The other disorders also showed similar pattern. The study, published in Psychological Medicine in 2015, recommended screening and appropriate measures for psychiatric disorders as part of PCOS management. “The PCOS, if unmanaged, has devastating effect on the lives and well-being of women and must not be ignored by practitioners as a cosmetic issue,” said Dr Sabreena of GMC’s department of psychiatry, who was part of these studies. She urged doctors to employ multi-dimensional approach in treating patients diagnosed with PCOS or mood disorders.

“Lifestyle changes form the basis of PCOS management but we have evidence now that doctors need to look beyond the metabolic syndrome when evaluating such patients,” she said, adding most of the young women she studied were “erroneously” being diagnosed with borderline personality disorders, anxiety disorders, bipolar disorders and major depressive disorders to “fit them into current diagnostic systems”.

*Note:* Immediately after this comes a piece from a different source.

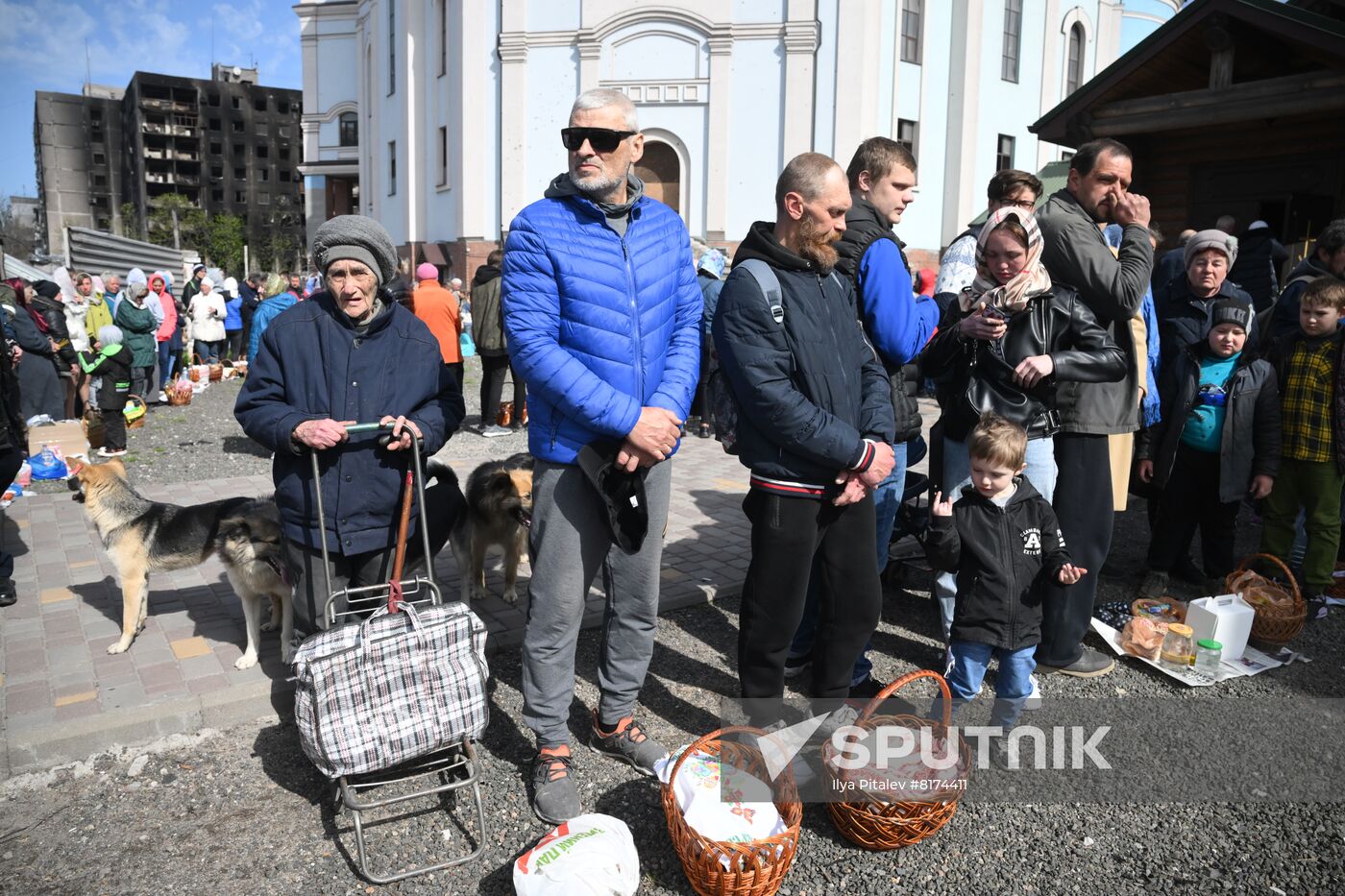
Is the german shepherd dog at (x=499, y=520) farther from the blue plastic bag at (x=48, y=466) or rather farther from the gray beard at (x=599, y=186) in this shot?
the blue plastic bag at (x=48, y=466)

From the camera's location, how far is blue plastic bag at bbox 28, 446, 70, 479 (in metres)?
8.30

“We found that mood anxiety symptoms are very common in PCOS patient. Many a time the psychiatric symptoms predate the PCOS diagnosis and even signs and symptoms,” she said. “Thus,” the researcher asserted, “the association cannot be explained on basis of psychological burden or chance alone.

The pattern seems to be very similar and variations seem to be in severity only.” In view of the studies, the department of psychiatry has proposed a new term – Mood Anxiety Complex of Polycystic Ovary Syndrome (MAC-PCOS). “It is a distinct disorder and although shares features with all the mentioned psychiatric disorders, but has greater association with PCOS,” Dr Sabreena said. Dr Aakriti a postgraduate resident at IMHANS has been invited to present the findings and association at Royal College of Psychiatry this June, an honour very few have enjoyed in J&K. The aim of the studies and proposal was to recognise the common etiology of the epidemic of mood anxiety disorders and PCOS affecting females.

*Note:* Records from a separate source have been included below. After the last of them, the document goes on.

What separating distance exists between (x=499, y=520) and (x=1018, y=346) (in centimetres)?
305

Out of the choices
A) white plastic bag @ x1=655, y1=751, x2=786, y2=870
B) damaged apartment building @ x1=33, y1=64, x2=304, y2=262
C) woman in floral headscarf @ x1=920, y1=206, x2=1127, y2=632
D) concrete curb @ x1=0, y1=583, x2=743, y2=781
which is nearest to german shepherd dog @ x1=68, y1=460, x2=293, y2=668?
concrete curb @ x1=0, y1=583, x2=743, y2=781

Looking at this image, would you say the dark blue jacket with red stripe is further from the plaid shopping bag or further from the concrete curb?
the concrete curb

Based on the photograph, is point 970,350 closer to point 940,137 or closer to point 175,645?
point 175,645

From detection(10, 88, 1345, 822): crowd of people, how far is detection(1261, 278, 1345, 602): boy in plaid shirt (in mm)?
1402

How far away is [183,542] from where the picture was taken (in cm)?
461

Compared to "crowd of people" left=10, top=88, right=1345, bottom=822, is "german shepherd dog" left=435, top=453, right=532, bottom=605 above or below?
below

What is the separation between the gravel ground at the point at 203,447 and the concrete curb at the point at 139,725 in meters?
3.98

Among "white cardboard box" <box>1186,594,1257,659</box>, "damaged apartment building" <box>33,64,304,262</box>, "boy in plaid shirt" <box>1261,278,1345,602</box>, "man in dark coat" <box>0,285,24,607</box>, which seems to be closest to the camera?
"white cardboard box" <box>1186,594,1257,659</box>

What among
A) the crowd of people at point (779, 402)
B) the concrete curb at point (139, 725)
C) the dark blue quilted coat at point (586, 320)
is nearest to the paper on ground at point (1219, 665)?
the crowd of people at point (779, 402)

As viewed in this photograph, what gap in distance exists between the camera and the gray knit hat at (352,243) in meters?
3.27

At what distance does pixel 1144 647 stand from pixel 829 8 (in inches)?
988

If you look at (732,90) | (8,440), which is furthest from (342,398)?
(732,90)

“If we could address the common factors that seem to have some link with both the disorders such as urban and sedentary lifestyle, reduced outdoor activities in childhood, changing eating patterns, loneliness and others, we could perhaps make some positive difference,” Dr Sabreena said. PCOS is a disorder affecting women where endocrine functions are disturbed, resulting in a variety of conditions, referred together as PCOS.

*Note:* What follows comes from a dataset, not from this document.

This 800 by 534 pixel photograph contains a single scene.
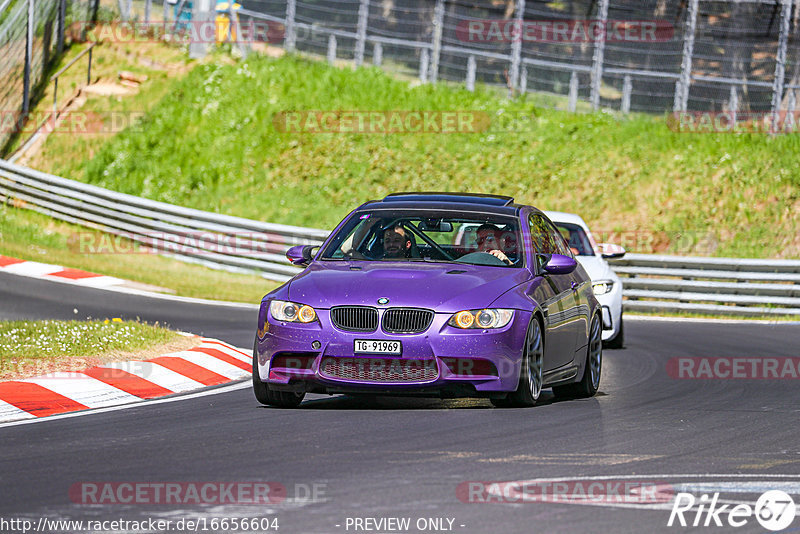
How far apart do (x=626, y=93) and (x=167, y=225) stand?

The common symptoms include weight gain, hirsuitism (male pattern hair growth), irregular cycles, acne. The conditions affect women in reproductive age and may adversely impact fertility.

Dr Ashraf Ganai, professor of endocrinology at SKIMS and a noted researcher on PCOS said that in Kashmir the presentation of PCOS was different than in metros like Delhi, although prevalence was similar.

“In Kashmir, obesity with PCOS is not as common as in Delhi. But we have girls who have more severe cosmetic affects such as hirsutism here,” he said. Apart from its cosmetic affects, women with PCOS have a higher risk of developing type-2 diabetes mellitus, cardiovascular diseases and have impaired glucose tolerance, he said.

Although no definite causes for PCOS have been defined yet, medical literature has linked it with imbalance of hormones such as testosterone, leutinising hormone, prolactin and resistance to insulin.

There is mounting evidence on link between lifestyle and PCOS. “If one has the genetic makeup that makes one vulnerable to have PCOS, urban, sedentary lifestyle seems to have a role in making it happen,” he said, adding he was currently studying PCOS in tribal women of Kashmir. “Interestingly, there is very low prevalence in comparison to people having an urban lifestyle…,” he said.